» Texte présenté
Lubrique lecteur, j’ai bien compris que tu t’en foutais royalement de mes résumés. Seule compte la débauche, si possible saupoudrée de hautes considérations littéraires. Hélas tu es bloqué entre deux stations de métro, et l’inconnu(e) aux beaux atours va sûrement se tailler. Voici quelques conseils pour ne pas passer pour un bonimenteur de huitième zone.
Pourquoi ?
Tout d’abord, la décharge habituelle : les techniques foireuses dont je vais vous entretenir ont été rarement utilisées. Le Tigre est fort timide et surtout heureux en amour. De même, je ne saurai être responsable de réactions imprévisibles que vous pourrez essuyer, ni de votre cœur brisé par un(e) malotru(e) qui s’est sans conteste inspiré(e) de mes bons mots. Lecture vaut signature (je viens de l’inventer).
Ensuite, le but premier de l’exercice : avant de conquérir l’autre, faites lui d’abord passer un bon moment de lecture ou de rigolade. En sus, le métro et la vie étant trop courts, ne perdez ni de temps à être lourd ou chiant. Humour et légèreté, je vous présente votre nouveau credo.
Pourquoi le Sutra .15 enfin ? Parce que, dans le métro parisien, après la ligne 14, la seule ligne qui vaille est celle dictée par Le Tigre. Pour des raisons de commodité, la personne que vous tenterez d’approcher s’appellera la « cible », ou tout autre synonyme.
Comment ?
Voilà, voilà, on y vient. Pas d’impatience. Le Tigre, qui est entre autres docteur en droit, est naturellement attaché aux (sempiternelles) deux parties, chacune ayant deux sous-parties.

» Données présentées
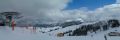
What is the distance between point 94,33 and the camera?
8.15ft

» Actions à mener
- A) Recopiez le texte sur la drague dans le métro, tout ce qui va de « Lubrique lecteur, j’ai » jusqu'à « viens de l’inventer). ».
- B) Poursuivez, s'il vous plaît, le texte sur la drague dans le métro à partir de l'endroit où il s'arrête.
Le matériel fourni n'a aucun lien avec le texte sur la drague dans le métro.

» Résultats attendus
- A)
Lubrique lecteur, j’ai bien compris que tu t’en foutais royalement de mes résumés. Seule compte la débauche, si possible saupoudrée de hautes considérations littéraires. Hélas tu es bloqué entre deux stations de métro, et l’inconnu(e) aux beaux atours va sûrement se tailler. Voici quelques conseils pour ne pas passer pour un bonimenteur de huitième zone.
Pourquoi ?
Tout d’abord, la décharge habituelle : les techniques foireuses dont je vais vous entretenir ont été rarement utilisées. Le Tigre est fort timide et surtout heureux en amour. De même, je ne saurai être responsable de réactions imprévisibles que vous pourrez essuyer, ni de votre cœur brisé par un(e) malotru(e) qui s’est sans conteste inspiré(e) de mes bons mots. Lecture vaut signature (je viens de l’inventer).

- B)
I. La voie active
Vous avez le livre entre les pognes : vous jouez à domicile.
I.A. L’étalon de Troie
…Hélène, ne vois tu rien venir ? Si si, le fier métro de Pâris.
Cheval de Troie, car vous allez introduire dans l’univers de votre cible un objet qui affaiblira considérablement ses défenses. Un étalon, d’ailleurs, plutôt qu’un chétif cheval qui va s’écraser face au premier obstacle.
L’idée est de quitter la cible en lui laissant un item qui va donner une très flatteuse image de votre personne. Il y en a qui laissent un téléphone portable qu’ils appellent plus tard, Le Tigre trouve cela audacieux quoique risqué : imaginez que la personne ne vous le rende pas (ou pire, alors son/sa compagnon/compagne le fasse pour elle). Ou trouve votre démarche tellement déplacée qu’elle vous rende de suite le téléphone comme si c’était une patate chaude.
Non non, le but est de laisser un ouvrage à la cible, et un qui sera par votre comportement auréolé d’un pouvoir suffisant pour avoir envie de le lire. Comment accorder un tel pouvoir à quelques chapitres ? En riant bruyamment (ou faisant les gros yeux) pendant sa lecture, suffisamment du moins pour être remarqué. A ce moment vous devez capter le regard (forcément interrogateur ou amusé) de l’objectif et présenter, comme signe d’excuse, la raison de ces éclats de rire. Sans lui laisser le temps de réagir, expliquez rapidement de quoi il s’agit et enviez la personne de n’avoir pas eu la chance de découvrir l’ouvrage.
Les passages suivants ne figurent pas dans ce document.